Resolution 5/1. The "Institution Building Package."
"The Institution Building Package doesn't allow new status categories," they claim. "Creating Indigenous observer status would violate the Council's foundational rules."
So, by the time I was asked to speak at the second intersessional meeting in October, I'd heard this argument so many times I could recite it in my sleep.
I knew exactly what I wanted to address.
Those State delegates were wrong. Dead wrong.
Here's why this matters, and how understanding one UN resolution can unlock a new era of Indigenous diplomacy.
What Is the Institution Building Package?
Resolution 5/1 isn't just bureaucratic paperwork. It's the foundational blueprint for how the UN Human Rights Council operates.
Passed in 2007, this resolution created the rules that govern everything from who can speak to how agenda items get discussed. Most diplomats treat it like a dusty manual. Smart Indigenous strategists study it like a playbook.
The package establishes three core principles: Universality, impartiality, and non-selectivity. These aren't just fancy words. They're the legal foundation that can either lock Indigenous Peoples out or let them in.
The 5 Arguments States Use Against a New Indigenous Status
I've heard the same objections in conference rooms from New York to Geneva. Here are the five arguments states use to block a new Indigenous status, and why each one misreads the Institution Building Package.
1: "Creating New Status Violates Non-Selectivity"
States argue that creating a special status for Indigenous Peoples violates the principle of non-selectivity in the Institution Building Package.
This misunderstands what non-selectivity means.
The Institution Building Package emphasizes non-selectivity to ensure equal treatment in human rights reviews. But creating observer status for Indigenous Peoples doesn't violate this principle. It enhances universality.
Indigenous Peoples are recognized under international law as distinct collective rights-holders. Creating appropriate participation mechanisms doesn't create privilege. It rectifies historical exclusion.
2: "Protect the Council's Intergovernmental Process"
States claim that because the Council is intergovernmental, it can't create new observer categories.
But the Institution Building Package explicitly provides for non-state participation.
The resolution doesn't limit the Council to existing participation categories. It mandates engagement with relevant stakeholders. Indigenous Peoples aren't just another civil society group. They're distinct peoples with inherent rights to self-determination.

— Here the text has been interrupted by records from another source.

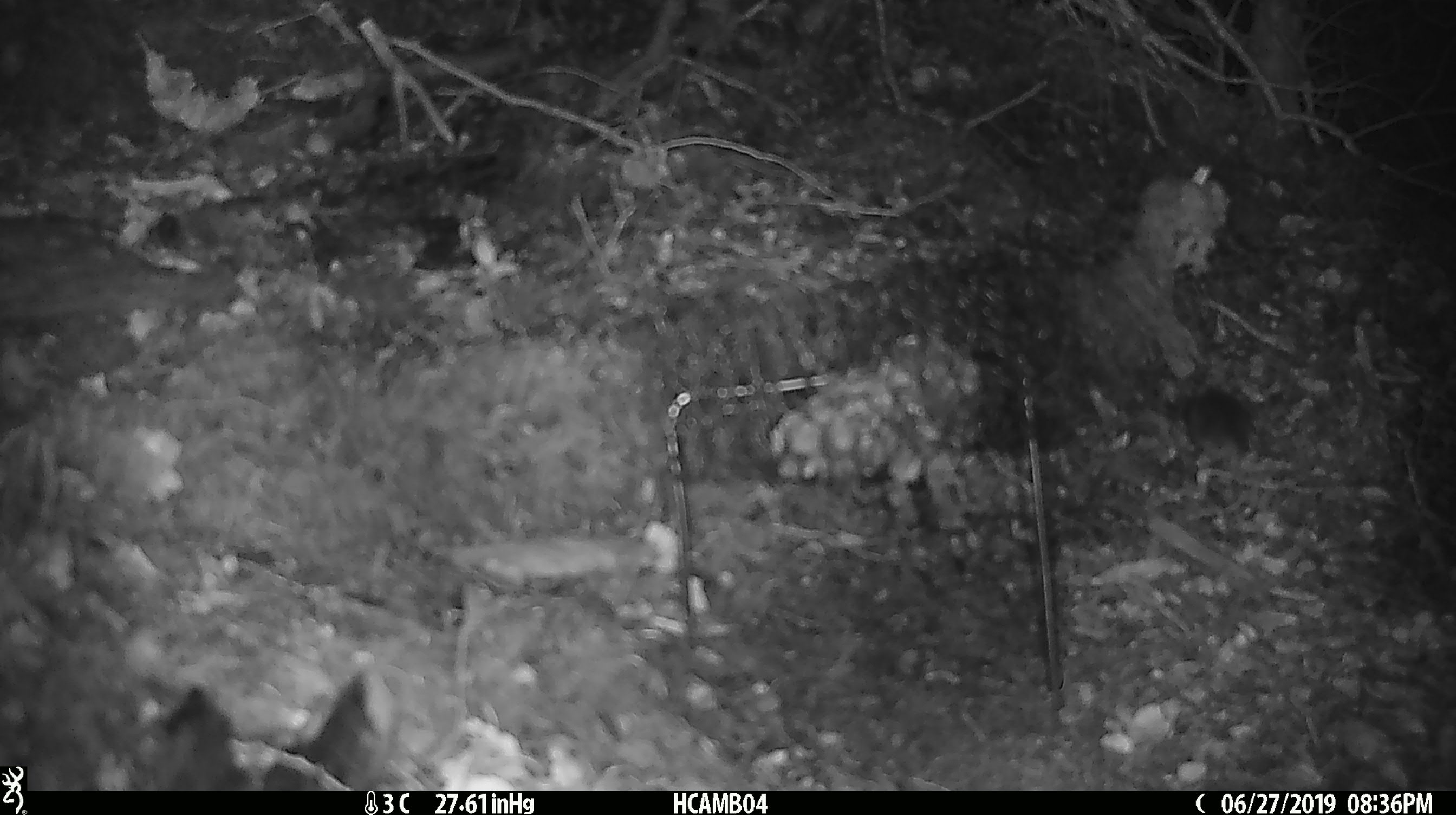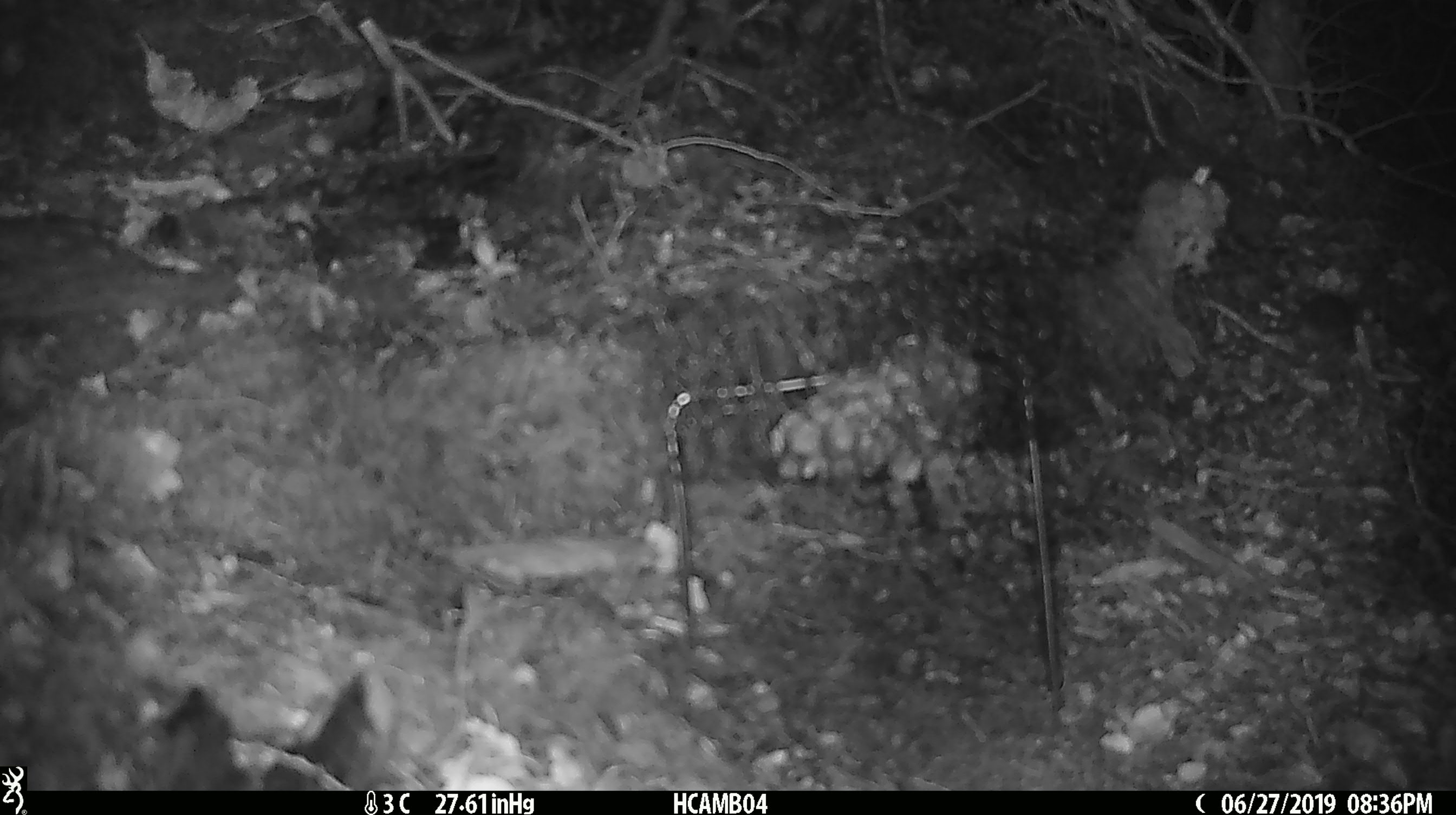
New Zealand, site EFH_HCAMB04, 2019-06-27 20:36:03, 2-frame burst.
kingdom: Animalia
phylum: Chordata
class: Mammalia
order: Rodentia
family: Muridae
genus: Mus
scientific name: Mus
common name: mouse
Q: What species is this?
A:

3: "Existing Mechanisms Are Sufficient"
This is the "separate but equal" argument in diplomatic clothing.
Yes, Indigenous Peoples can participate through NGOs. But that's not the same as direct representation through their own institutions.
The Institution Building Package calls for "the most effective contribution" from participants. How can contribution be most effective when Indigenous Peoples must speak through intermediaries about their own rights?
4: "New Status Would Politicize the Council"
States worry that creating Indigenous observer status would open floodgates to political manipulation.
This fear is backwards.
The Institution Building Package emphasizes constructive engagement. Indigenous Peoples' concerns about land rights, cultural preservation, and environmental stewardship aren't political positions. They're fundamental human rights issues.
Direct Indigenous participation would depoliticize these discussions, not politicize them.
5: "The IB Package Doesn't Allow New Categories"
This is where states get it most wrong.
Section VII rule 1 of the Institution Building Package explicitly gives the Council discretion to make procedural interpretations. The resolution doesn't lock in existing participation categories forever.
The Council has authority to evolve its practices as understanding of human rights develops. Creating Indigenous observer status is exactly this kind of evolution.